Article Detail - JD DME
Maintenance and Servicing Update
Original Effective Date: 10/01/2000
Revision Effective Date: 11/01/2013
CIGNA Medicare Region D and the DMERC Advisory Committee (DAC) formed a maintenance and servicing workgroup in October 1999. As a result of this workgroup CIGNA Medicare generated a report listing denied maintenance and servicing (MS) claims. The criteria for this report were:
- A rental month denied because the rental period had expired, and
- At least one maintenance and servicing claim was paid, and
- Subsequent maintenance and servicing claim was denied because 15 rental months had not been paid.
CIGNA Medicare has completed the review of this report and many MS claims have been adjusted for payment.
The following items may cause MS claims to be denied or delayed:
- MS claims billed before they are due. MS claims should not be billed before 15 rental months have been paid.

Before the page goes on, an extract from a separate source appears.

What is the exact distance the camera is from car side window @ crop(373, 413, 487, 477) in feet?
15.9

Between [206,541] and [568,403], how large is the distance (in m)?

The first MS claim is payable 180 days from the end of the 15th rental month (90 days for parenteral pumps). Subsequent MS claims should be billed 180 days from the last paid MS claim (90 days for parenteral pumps).
- MS claims billed with no evidence of rentals. You may receive a letter requesting information regarding the rental of the item and evidence of medical necessity. The information should be returned within 30 days or the claim may be denied.
- Electronic CMNs transmitted with the MS modifier. Please DO NOT transmit CMNs with the MS modifier appended to the HCPCS code. This may cause an unnecessary denial or delay in claim processing.
If after research, you find an MS claim was denied in error and has not been adjusted for payment, resubmit the claim. The claim must be submitted within the time limits for filing.